▸ Jobs:
1. According to the essay on the political right's postmodernists, who were the intellectual founders of the right's anti-Enlightenment tradition?
2. Extend the essay on the political right's postmodernists, picking up after its final sentence.

— START OF Text passage —

The Political Right’s OG Postmodernists

 

Currents


We are living in a postmodern moment. That is to say, we are living through a deepening skepticism of the expansive knowledge and moral claims of modernity, from Enlightenment universalism to rationalism, science, and liberal egalitarianism. The fingers of blame point mostly at the political left for promoting identity politics, cultural relativism, and “woke” authoritarianism. But our postmodern moment is very much a bipartisan creation. There is a longstanding tradition of anti-Enlightenment thought on the right, from its intellectual founders Edmund Burke and Joseph de Maistre to modern-day figures such as Ben Shapiro and Matt Walsh. If we want to understand the far right’s dogged opposition to modernity, human rights, and LGBT equality, and why segments of today’s hard left and right seem so eerily similar, we must understand the long history of postmodern conservatism.

— END OF Text passage —
— START OF Entries provided —

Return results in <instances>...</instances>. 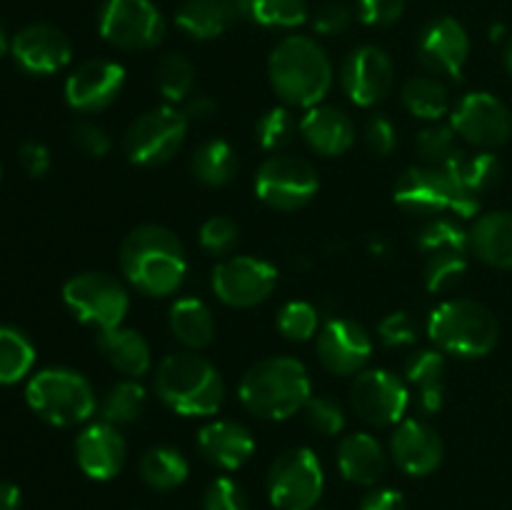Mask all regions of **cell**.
Here are the masks:
<instances>
[{
	"instance_id": "obj_1",
	"label": "cell",
	"mask_w": 512,
	"mask_h": 510,
	"mask_svg": "<svg viewBox=\"0 0 512 510\" xmlns=\"http://www.w3.org/2000/svg\"><path fill=\"white\" fill-rule=\"evenodd\" d=\"M120 270L138 293L148 298H165L183 285L188 275V258L173 230L145 223L125 235L120 245Z\"/></svg>"
},
{
	"instance_id": "obj_2",
	"label": "cell",
	"mask_w": 512,
	"mask_h": 510,
	"mask_svg": "<svg viewBox=\"0 0 512 510\" xmlns=\"http://www.w3.org/2000/svg\"><path fill=\"white\" fill-rule=\"evenodd\" d=\"M268 78L285 105L313 108L333 85V63L318 40L288 35L270 53Z\"/></svg>"
},
{
	"instance_id": "obj_3",
	"label": "cell",
	"mask_w": 512,
	"mask_h": 510,
	"mask_svg": "<svg viewBox=\"0 0 512 510\" xmlns=\"http://www.w3.org/2000/svg\"><path fill=\"white\" fill-rule=\"evenodd\" d=\"M313 395L308 368L290 355H273L258 360L243 375L238 388L245 410L263 420H288Z\"/></svg>"
},
{
	"instance_id": "obj_4",
	"label": "cell",
	"mask_w": 512,
	"mask_h": 510,
	"mask_svg": "<svg viewBox=\"0 0 512 510\" xmlns=\"http://www.w3.org/2000/svg\"><path fill=\"white\" fill-rule=\"evenodd\" d=\"M153 388L170 410L188 418L215 415L225 400L220 370L193 350L165 355L155 368Z\"/></svg>"
},
{
	"instance_id": "obj_5",
	"label": "cell",
	"mask_w": 512,
	"mask_h": 510,
	"mask_svg": "<svg viewBox=\"0 0 512 510\" xmlns=\"http://www.w3.org/2000/svg\"><path fill=\"white\" fill-rule=\"evenodd\" d=\"M428 335L440 353L473 360L493 353L500 338V325L488 305L455 298L445 300L430 313Z\"/></svg>"
},
{
	"instance_id": "obj_6",
	"label": "cell",
	"mask_w": 512,
	"mask_h": 510,
	"mask_svg": "<svg viewBox=\"0 0 512 510\" xmlns=\"http://www.w3.org/2000/svg\"><path fill=\"white\" fill-rule=\"evenodd\" d=\"M395 203L413 215L438 218V213L453 210L458 218H473L480 210V195L465 190L445 168L413 165L395 183Z\"/></svg>"
},
{
	"instance_id": "obj_7",
	"label": "cell",
	"mask_w": 512,
	"mask_h": 510,
	"mask_svg": "<svg viewBox=\"0 0 512 510\" xmlns=\"http://www.w3.org/2000/svg\"><path fill=\"white\" fill-rule=\"evenodd\" d=\"M28 405L50 425L70 428L95 413V393L83 373L70 368H45L25 388Z\"/></svg>"
},
{
	"instance_id": "obj_8",
	"label": "cell",
	"mask_w": 512,
	"mask_h": 510,
	"mask_svg": "<svg viewBox=\"0 0 512 510\" xmlns=\"http://www.w3.org/2000/svg\"><path fill=\"white\" fill-rule=\"evenodd\" d=\"M63 303L80 323L103 333L123 325L130 310V295L115 275L90 270L73 275L63 285Z\"/></svg>"
},
{
	"instance_id": "obj_9",
	"label": "cell",
	"mask_w": 512,
	"mask_h": 510,
	"mask_svg": "<svg viewBox=\"0 0 512 510\" xmlns=\"http://www.w3.org/2000/svg\"><path fill=\"white\" fill-rule=\"evenodd\" d=\"M188 118L175 105L145 110L125 130L123 148L130 163L155 168L178 155L188 135Z\"/></svg>"
},
{
	"instance_id": "obj_10",
	"label": "cell",
	"mask_w": 512,
	"mask_h": 510,
	"mask_svg": "<svg viewBox=\"0 0 512 510\" xmlns=\"http://www.w3.org/2000/svg\"><path fill=\"white\" fill-rule=\"evenodd\" d=\"M323 488V465L305 445L285 450L268 470V498L278 510H313Z\"/></svg>"
},
{
	"instance_id": "obj_11",
	"label": "cell",
	"mask_w": 512,
	"mask_h": 510,
	"mask_svg": "<svg viewBox=\"0 0 512 510\" xmlns=\"http://www.w3.org/2000/svg\"><path fill=\"white\" fill-rule=\"evenodd\" d=\"M253 188L258 200H263L268 208L298 210L318 195L320 180L305 158L278 153L260 163Z\"/></svg>"
},
{
	"instance_id": "obj_12",
	"label": "cell",
	"mask_w": 512,
	"mask_h": 510,
	"mask_svg": "<svg viewBox=\"0 0 512 510\" xmlns=\"http://www.w3.org/2000/svg\"><path fill=\"white\" fill-rule=\"evenodd\" d=\"M100 35L120 50H150L163 40L165 20L150 0H105Z\"/></svg>"
},
{
	"instance_id": "obj_13",
	"label": "cell",
	"mask_w": 512,
	"mask_h": 510,
	"mask_svg": "<svg viewBox=\"0 0 512 510\" xmlns=\"http://www.w3.org/2000/svg\"><path fill=\"white\" fill-rule=\"evenodd\" d=\"M210 285L220 303L230 308H255L273 295L278 285V268L265 258L233 255L215 265Z\"/></svg>"
},
{
	"instance_id": "obj_14",
	"label": "cell",
	"mask_w": 512,
	"mask_h": 510,
	"mask_svg": "<svg viewBox=\"0 0 512 510\" xmlns=\"http://www.w3.org/2000/svg\"><path fill=\"white\" fill-rule=\"evenodd\" d=\"M350 405L365 423L378 428L398 425L410 405V385L393 370H360L350 385Z\"/></svg>"
},
{
	"instance_id": "obj_15",
	"label": "cell",
	"mask_w": 512,
	"mask_h": 510,
	"mask_svg": "<svg viewBox=\"0 0 512 510\" xmlns=\"http://www.w3.org/2000/svg\"><path fill=\"white\" fill-rule=\"evenodd\" d=\"M450 125L465 143L475 148H498L512 135V115L508 105L493 93L473 90L463 95L450 110Z\"/></svg>"
},
{
	"instance_id": "obj_16",
	"label": "cell",
	"mask_w": 512,
	"mask_h": 510,
	"mask_svg": "<svg viewBox=\"0 0 512 510\" xmlns=\"http://www.w3.org/2000/svg\"><path fill=\"white\" fill-rule=\"evenodd\" d=\"M345 95L360 108H373L390 95L395 85V68L390 55L378 45H360L345 58L340 70Z\"/></svg>"
},
{
	"instance_id": "obj_17",
	"label": "cell",
	"mask_w": 512,
	"mask_h": 510,
	"mask_svg": "<svg viewBox=\"0 0 512 510\" xmlns=\"http://www.w3.org/2000/svg\"><path fill=\"white\" fill-rule=\"evenodd\" d=\"M125 68L115 60H88L65 80V100L78 113H100L120 98Z\"/></svg>"
},
{
	"instance_id": "obj_18",
	"label": "cell",
	"mask_w": 512,
	"mask_h": 510,
	"mask_svg": "<svg viewBox=\"0 0 512 510\" xmlns=\"http://www.w3.org/2000/svg\"><path fill=\"white\" fill-rule=\"evenodd\" d=\"M373 355V338L360 323L333 318L320 328L318 358L325 370L335 375H355Z\"/></svg>"
},
{
	"instance_id": "obj_19",
	"label": "cell",
	"mask_w": 512,
	"mask_h": 510,
	"mask_svg": "<svg viewBox=\"0 0 512 510\" xmlns=\"http://www.w3.org/2000/svg\"><path fill=\"white\" fill-rule=\"evenodd\" d=\"M470 55V35L450 15L430 20L418 38V58L430 73L460 78Z\"/></svg>"
},
{
	"instance_id": "obj_20",
	"label": "cell",
	"mask_w": 512,
	"mask_h": 510,
	"mask_svg": "<svg viewBox=\"0 0 512 510\" xmlns=\"http://www.w3.org/2000/svg\"><path fill=\"white\" fill-rule=\"evenodd\" d=\"M10 53L15 63L33 75H50L63 70L73 58V45L68 35L58 30L55 25L35 23L20 30L10 40Z\"/></svg>"
},
{
	"instance_id": "obj_21",
	"label": "cell",
	"mask_w": 512,
	"mask_h": 510,
	"mask_svg": "<svg viewBox=\"0 0 512 510\" xmlns=\"http://www.w3.org/2000/svg\"><path fill=\"white\" fill-rule=\"evenodd\" d=\"M445 445L438 430L425 420H400L390 435V455L403 473L423 478L443 463Z\"/></svg>"
},
{
	"instance_id": "obj_22",
	"label": "cell",
	"mask_w": 512,
	"mask_h": 510,
	"mask_svg": "<svg viewBox=\"0 0 512 510\" xmlns=\"http://www.w3.org/2000/svg\"><path fill=\"white\" fill-rule=\"evenodd\" d=\"M128 458V443L118 425L93 423L75 440V460L80 470L93 480H110L123 470Z\"/></svg>"
},
{
	"instance_id": "obj_23",
	"label": "cell",
	"mask_w": 512,
	"mask_h": 510,
	"mask_svg": "<svg viewBox=\"0 0 512 510\" xmlns=\"http://www.w3.org/2000/svg\"><path fill=\"white\" fill-rule=\"evenodd\" d=\"M198 450L215 468L238 470L253 458L255 440L253 433L235 420H213L200 428Z\"/></svg>"
},
{
	"instance_id": "obj_24",
	"label": "cell",
	"mask_w": 512,
	"mask_h": 510,
	"mask_svg": "<svg viewBox=\"0 0 512 510\" xmlns=\"http://www.w3.org/2000/svg\"><path fill=\"white\" fill-rule=\"evenodd\" d=\"M300 135L315 153L338 158L355 143V125L345 110L335 105H313L300 120Z\"/></svg>"
},
{
	"instance_id": "obj_25",
	"label": "cell",
	"mask_w": 512,
	"mask_h": 510,
	"mask_svg": "<svg viewBox=\"0 0 512 510\" xmlns=\"http://www.w3.org/2000/svg\"><path fill=\"white\" fill-rule=\"evenodd\" d=\"M338 468L355 485H375L388 470V455L375 435L350 433L338 445Z\"/></svg>"
},
{
	"instance_id": "obj_26",
	"label": "cell",
	"mask_w": 512,
	"mask_h": 510,
	"mask_svg": "<svg viewBox=\"0 0 512 510\" xmlns=\"http://www.w3.org/2000/svg\"><path fill=\"white\" fill-rule=\"evenodd\" d=\"M100 353L108 358V363L113 365L118 373H123L125 378H135L148 373L153 368V350H150L148 340L143 338V333L133 328H113L103 330L95 338Z\"/></svg>"
},
{
	"instance_id": "obj_27",
	"label": "cell",
	"mask_w": 512,
	"mask_h": 510,
	"mask_svg": "<svg viewBox=\"0 0 512 510\" xmlns=\"http://www.w3.org/2000/svg\"><path fill=\"white\" fill-rule=\"evenodd\" d=\"M470 250L493 268H512V213L493 210L480 215L468 230Z\"/></svg>"
},
{
	"instance_id": "obj_28",
	"label": "cell",
	"mask_w": 512,
	"mask_h": 510,
	"mask_svg": "<svg viewBox=\"0 0 512 510\" xmlns=\"http://www.w3.org/2000/svg\"><path fill=\"white\" fill-rule=\"evenodd\" d=\"M445 355L440 350H418L405 360V383L418 390V405L433 415L445 403Z\"/></svg>"
},
{
	"instance_id": "obj_29",
	"label": "cell",
	"mask_w": 512,
	"mask_h": 510,
	"mask_svg": "<svg viewBox=\"0 0 512 510\" xmlns=\"http://www.w3.org/2000/svg\"><path fill=\"white\" fill-rule=\"evenodd\" d=\"M170 330L190 350H203L215 338L213 310L200 298H180L170 305Z\"/></svg>"
},
{
	"instance_id": "obj_30",
	"label": "cell",
	"mask_w": 512,
	"mask_h": 510,
	"mask_svg": "<svg viewBox=\"0 0 512 510\" xmlns=\"http://www.w3.org/2000/svg\"><path fill=\"white\" fill-rule=\"evenodd\" d=\"M190 173L208 188H223L238 173V155L228 140H205L190 158Z\"/></svg>"
},
{
	"instance_id": "obj_31",
	"label": "cell",
	"mask_w": 512,
	"mask_h": 510,
	"mask_svg": "<svg viewBox=\"0 0 512 510\" xmlns=\"http://www.w3.org/2000/svg\"><path fill=\"white\" fill-rule=\"evenodd\" d=\"M190 475L188 458L170 445H155L140 458V478L153 490H173Z\"/></svg>"
},
{
	"instance_id": "obj_32",
	"label": "cell",
	"mask_w": 512,
	"mask_h": 510,
	"mask_svg": "<svg viewBox=\"0 0 512 510\" xmlns=\"http://www.w3.org/2000/svg\"><path fill=\"white\" fill-rule=\"evenodd\" d=\"M400 98H403V105L408 108L410 115L420 120H430V123H438L450 110L448 88L438 78H430V75H415V78L405 80Z\"/></svg>"
},
{
	"instance_id": "obj_33",
	"label": "cell",
	"mask_w": 512,
	"mask_h": 510,
	"mask_svg": "<svg viewBox=\"0 0 512 510\" xmlns=\"http://www.w3.org/2000/svg\"><path fill=\"white\" fill-rule=\"evenodd\" d=\"M175 23L190 38L213 40L228 28L230 15L225 13L218 0H185L175 13Z\"/></svg>"
},
{
	"instance_id": "obj_34",
	"label": "cell",
	"mask_w": 512,
	"mask_h": 510,
	"mask_svg": "<svg viewBox=\"0 0 512 510\" xmlns=\"http://www.w3.org/2000/svg\"><path fill=\"white\" fill-rule=\"evenodd\" d=\"M445 170H448L465 190H470V193L475 195H483L485 190L498 185L503 165H500L498 155H493L490 150H483V153L475 155H468L460 150V153L450 160V165Z\"/></svg>"
},
{
	"instance_id": "obj_35",
	"label": "cell",
	"mask_w": 512,
	"mask_h": 510,
	"mask_svg": "<svg viewBox=\"0 0 512 510\" xmlns=\"http://www.w3.org/2000/svg\"><path fill=\"white\" fill-rule=\"evenodd\" d=\"M35 348L23 330L0 325V383L13 385L33 370Z\"/></svg>"
},
{
	"instance_id": "obj_36",
	"label": "cell",
	"mask_w": 512,
	"mask_h": 510,
	"mask_svg": "<svg viewBox=\"0 0 512 510\" xmlns=\"http://www.w3.org/2000/svg\"><path fill=\"white\" fill-rule=\"evenodd\" d=\"M155 88L168 100V105L185 103L195 88V68L185 55L168 53L155 68Z\"/></svg>"
},
{
	"instance_id": "obj_37",
	"label": "cell",
	"mask_w": 512,
	"mask_h": 510,
	"mask_svg": "<svg viewBox=\"0 0 512 510\" xmlns=\"http://www.w3.org/2000/svg\"><path fill=\"white\" fill-rule=\"evenodd\" d=\"M145 403H148V393L143 385L135 378H128L108 390L103 405H100V413H103L105 423L128 425L143 415Z\"/></svg>"
},
{
	"instance_id": "obj_38",
	"label": "cell",
	"mask_w": 512,
	"mask_h": 510,
	"mask_svg": "<svg viewBox=\"0 0 512 510\" xmlns=\"http://www.w3.org/2000/svg\"><path fill=\"white\" fill-rule=\"evenodd\" d=\"M300 130V123L295 120L290 105H275L265 110L255 123V138L268 153H280L295 140V133Z\"/></svg>"
},
{
	"instance_id": "obj_39",
	"label": "cell",
	"mask_w": 512,
	"mask_h": 510,
	"mask_svg": "<svg viewBox=\"0 0 512 510\" xmlns=\"http://www.w3.org/2000/svg\"><path fill=\"white\" fill-rule=\"evenodd\" d=\"M415 243L423 253H445V250H458V253H468L470 238L468 230L450 218H430L423 228L415 233Z\"/></svg>"
},
{
	"instance_id": "obj_40",
	"label": "cell",
	"mask_w": 512,
	"mask_h": 510,
	"mask_svg": "<svg viewBox=\"0 0 512 510\" xmlns=\"http://www.w3.org/2000/svg\"><path fill=\"white\" fill-rule=\"evenodd\" d=\"M468 273V253L458 250H445V253H433L425 260L423 280L430 293H445L453 290Z\"/></svg>"
},
{
	"instance_id": "obj_41",
	"label": "cell",
	"mask_w": 512,
	"mask_h": 510,
	"mask_svg": "<svg viewBox=\"0 0 512 510\" xmlns=\"http://www.w3.org/2000/svg\"><path fill=\"white\" fill-rule=\"evenodd\" d=\"M455 138H458V133H455L450 123H430L428 128L420 130L418 138H415V150H418L420 160H423L425 165L448 168L450 160L460 153Z\"/></svg>"
},
{
	"instance_id": "obj_42",
	"label": "cell",
	"mask_w": 512,
	"mask_h": 510,
	"mask_svg": "<svg viewBox=\"0 0 512 510\" xmlns=\"http://www.w3.org/2000/svg\"><path fill=\"white\" fill-rule=\"evenodd\" d=\"M278 330L293 343H305L318 333V310L308 300H290L278 313Z\"/></svg>"
},
{
	"instance_id": "obj_43",
	"label": "cell",
	"mask_w": 512,
	"mask_h": 510,
	"mask_svg": "<svg viewBox=\"0 0 512 510\" xmlns=\"http://www.w3.org/2000/svg\"><path fill=\"white\" fill-rule=\"evenodd\" d=\"M253 20L265 28H295L308 20L305 0H253Z\"/></svg>"
},
{
	"instance_id": "obj_44",
	"label": "cell",
	"mask_w": 512,
	"mask_h": 510,
	"mask_svg": "<svg viewBox=\"0 0 512 510\" xmlns=\"http://www.w3.org/2000/svg\"><path fill=\"white\" fill-rule=\"evenodd\" d=\"M198 240H200V248L210 255H230L235 250L240 240V228L233 218L228 215H210L198 230Z\"/></svg>"
},
{
	"instance_id": "obj_45",
	"label": "cell",
	"mask_w": 512,
	"mask_h": 510,
	"mask_svg": "<svg viewBox=\"0 0 512 510\" xmlns=\"http://www.w3.org/2000/svg\"><path fill=\"white\" fill-rule=\"evenodd\" d=\"M305 418L318 433L338 435L345 428V408L333 395H310L305 403Z\"/></svg>"
},
{
	"instance_id": "obj_46",
	"label": "cell",
	"mask_w": 512,
	"mask_h": 510,
	"mask_svg": "<svg viewBox=\"0 0 512 510\" xmlns=\"http://www.w3.org/2000/svg\"><path fill=\"white\" fill-rule=\"evenodd\" d=\"M203 510H250L248 495L228 475H220L203 495Z\"/></svg>"
},
{
	"instance_id": "obj_47",
	"label": "cell",
	"mask_w": 512,
	"mask_h": 510,
	"mask_svg": "<svg viewBox=\"0 0 512 510\" xmlns=\"http://www.w3.org/2000/svg\"><path fill=\"white\" fill-rule=\"evenodd\" d=\"M378 338L388 348H405V345H413L418 340V323L410 313L398 310V313H390L380 320Z\"/></svg>"
},
{
	"instance_id": "obj_48",
	"label": "cell",
	"mask_w": 512,
	"mask_h": 510,
	"mask_svg": "<svg viewBox=\"0 0 512 510\" xmlns=\"http://www.w3.org/2000/svg\"><path fill=\"white\" fill-rule=\"evenodd\" d=\"M73 143L83 150L88 158H105L113 148V140H110L108 130L100 128L98 123H90V120H80L73 125Z\"/></svg>"
},
{
	"instance_id": "obj_49",
	"label": "cell",
	"mask_w": 512,
	"mask_h": 510,
	"mask_svg": "<svg viewBox=\"0 0 512 510\" xmlns=\"http://www.w3.org/2000/svg\"><path fill=\"white\" fill-rule=\"evenodd\" d=\"M365 143L373 150L375 155H390L398 145V133H395V125L388 115H370V120L365 123Z\"/></svg>"
},
{
	"instance_id": "obj_50",
	"label": "cell",
	"mask_w": 512,
	"mask_h": 510,
	"mask_svg": "<svg viewBox=\"0 0 512 510\" xmlns=\"http://www.w3.org/2000/svg\"><path fill=\"white\" fill-rule=\"evenodd\" d=\"M405 0H358V15L365 25L385 28L403 15Z\"/></svg>"
},
{
	"instance_id": "obj_51",
	"label": "cell",
	"mask_w": 512,
	"mask_h": 510,
	"mask_svg": "<svg viewBox=\"0 0 512 510\" xmlns=\"http://www.w3.org/2000/svg\"><path fill=\"white\" fill-rule=\"evenodd\" d=\"M353 20V13L345 3H323L313 15V28L320 35H338L345 33Z\"/></svg>"
},
{
	"instance_id": "obj_52",
	"label": "cell",
	"mask_w": 512,
	"mask_h": 510,
	"mask_svg": "<svg viewBox=\"0 0 512 510\" xmlns=\"http://www.w3.org/2000/svg\"><path fill=\"white\" fill-rule=\"evenodd\" d=\"M20 165L25 168V173L30 178H43L50 170V150L45 148L43 143H35V140H28V143L20 145L18 150Z\"/></svg>"
},
{
	"instance_id": "obj_53",
	"label": "cell",
	"mask_w": 512,
	"mask_h": 510,
	"mask_svg": "<svg viewBox=\"0 0 512 510\" xmlns=\"http://www.w3.org/2000/svg\"><path fill=\"white\" fill-rule=\"evenodd\" d=\"M360 510H408L403 493L393 488H375L360 503Z\"/></svg>"
},
{
	"instance_id": "obj_54",
	"label": "cell",
	"mask_w": 512,
	"mask_h": 510,
	"mask_svg": "<svg viewBox=\"0 0 512 510\" xmlns=\"http://www.w3.org/2000/svg\"><path fill=\"white\" fill-rule=\"evenodd\" d=\"M218 110L215 100L210 95H190L183 103V115L188 118V123H205L210 120Z\"/></svg>"
},
{
	"instance_id": "obj_55",
	"label": "cell",
	"mask_w": 512,
	"mask_h": 510,
	"mask_svg": "<svg viewBox=\"0 0 512 510\" xmlns=\"http://www.w3.org/2000/svg\"><path fill=\"white\" fill-rule=\"evenodd\" d=\"M0 510H20V488L8 480H0Z\"/></svg>"
},
{
	"instance_id": "obj_56",
	"label": "cell",
	"mask_w": 512,
	"mask_h": 510,
	"mask_svg": "<svg viewBox=\"0 0 512 510\" xmlns=\"http://www.w3.org/2000/svg\"><path fill=\"white\" fill-rule=\"evenodd\" d=\"M230 15V20H245L253 15V0H218Z\"/></svg>"
},
{
	"instance_id": "obj_57",
	"label": "cell",
	"mask_w": 512,
	"mask_h": 510,
	"mask_svg": "<svg viewBox=\"0 0 512 510\" xmlns=\"http://www.w3.org/2000/svg\"><path fill=\"white\" fill-rule=\"evenodd\" d=\"M8 48H10V43H8V35H5L3 25H0V58H3V55L8 53Z\"/></svg>"
},
{
	"instance_id": "obj_58",
	"label": "cell",
	"mask_w": 512,
	"mask_h": 510,
	"mask_svg": "<svg viewBox=\"0 0 512 510\" xmlns=\"http://www.w3.org/2000/svg\"><path fill=\"white\" fill-rule=\"evenodd\" d=\"M505 68H508V73L512 75V40L508 43V48H505Z\"/></svg>"
},
{
	"instance_id": "obj_59",
	"label": "cell",
	"mask_w": 512,
	"mask_h": 510,
	"mask_svg": "<svg viewBox=\"0 0 512 510\" xmlns=\"http://www.w3.org/2000/svg\"><path fill=\"white\" fill-rule=\"evenodd\" d=\"M0 173H3V168H0Z\"/></svg>"
}]
</instances>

— END OF Entries provided —

▸ Results of the tasks:
1. Edmund Burke and Joseph de Maistre.

2.
In Reflections on the Revolution in France (1790), British statesman and philosopher Edmund Burke wrote that “All the pleasing illusions which made power gentle and obedience liberal, which harmonized the different shades of life […] are to be dissolved by this new conquering empire of light and reason.” The French philosopher Joseph de Maistre was even more vehement in his 1795 critique of Rousseau and the French Revolutionaries. He defended prejudice and attacked reason, writing:

“Human reason reduced to its own resources is perfectly worthless, not only for creating but also for preserving any political or religious association, because it only produces disputes, and, to conduct himself well, man needs not problems but beliefs. His cradle should be surrounded by dogmas, and when his reason is awakened, it should find all his opinions ready-made, at least all those relating to his conduct. Nothing is so important to him as prejudices.”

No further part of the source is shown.